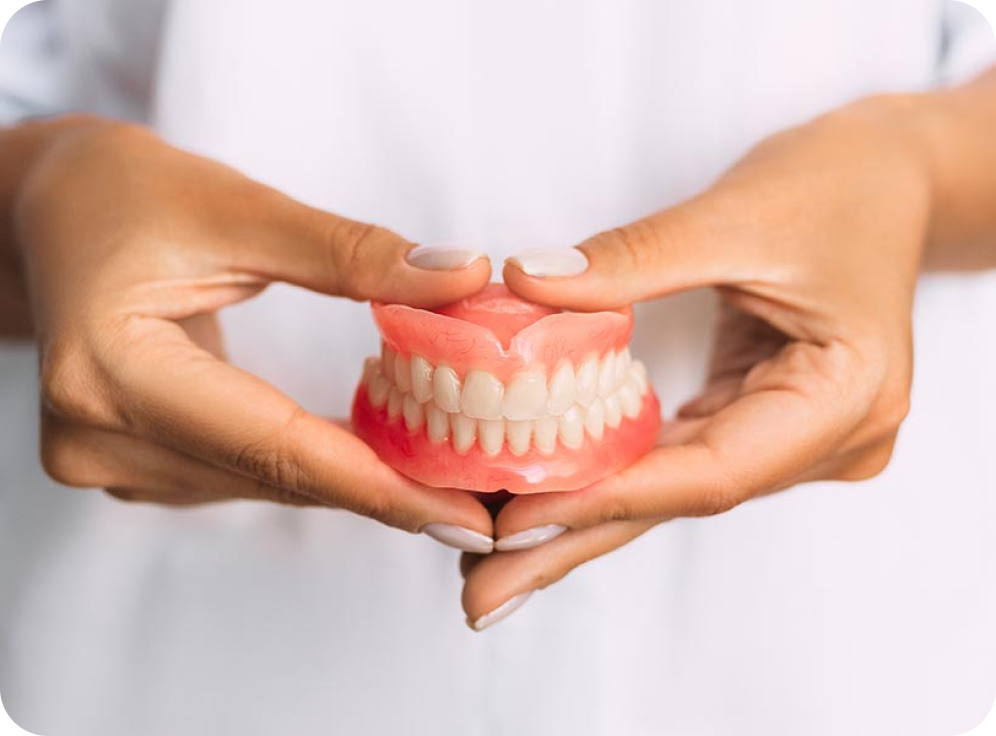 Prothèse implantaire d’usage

----

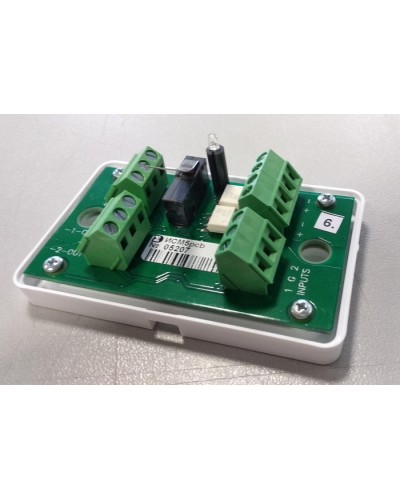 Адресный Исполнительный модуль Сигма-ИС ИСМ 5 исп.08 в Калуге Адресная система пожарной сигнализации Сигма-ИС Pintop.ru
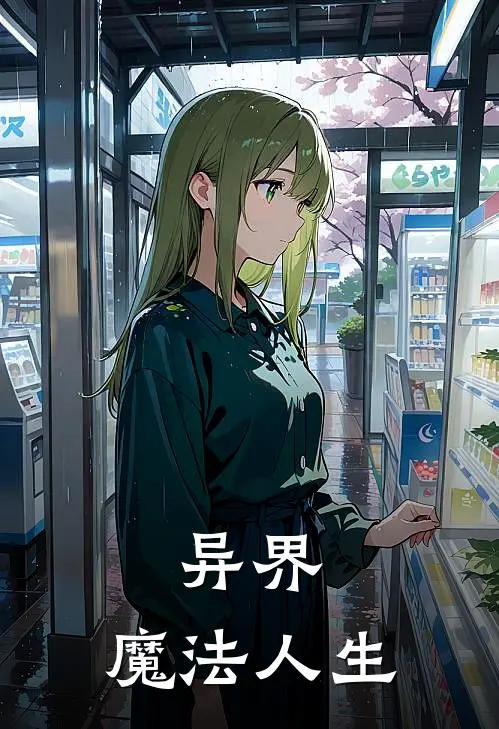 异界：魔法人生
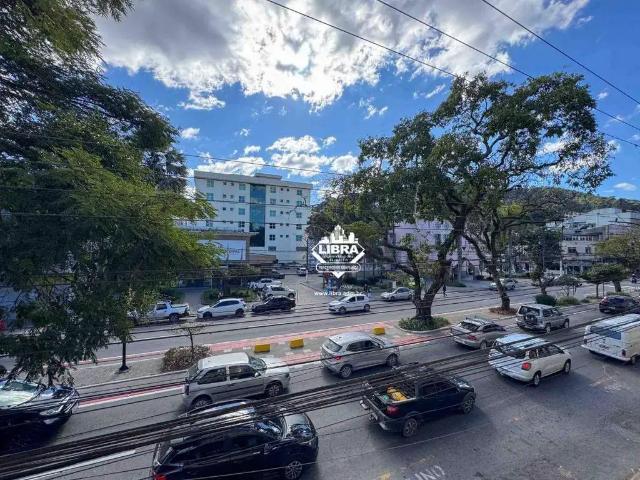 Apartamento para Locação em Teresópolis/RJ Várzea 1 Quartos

----

■ **Goal of the exercise**
In the listing above, find the line containing "Адресный Исполнительный модуль" and the line containing "Apartamento para Locação", then output those two lines and everything between them exactly as written, without the images.

■ **Your solution**
 Адресный Исполнительный модуль Сигма-ИС ИСМ 5 исп.08 в Калуге Адресная система пожарной сигнализации Сигма-ИС Pintop.ru
 异界：魔法人生
 Apartamento para Locação em Teresópolis/RJ Várzea 1 Quartos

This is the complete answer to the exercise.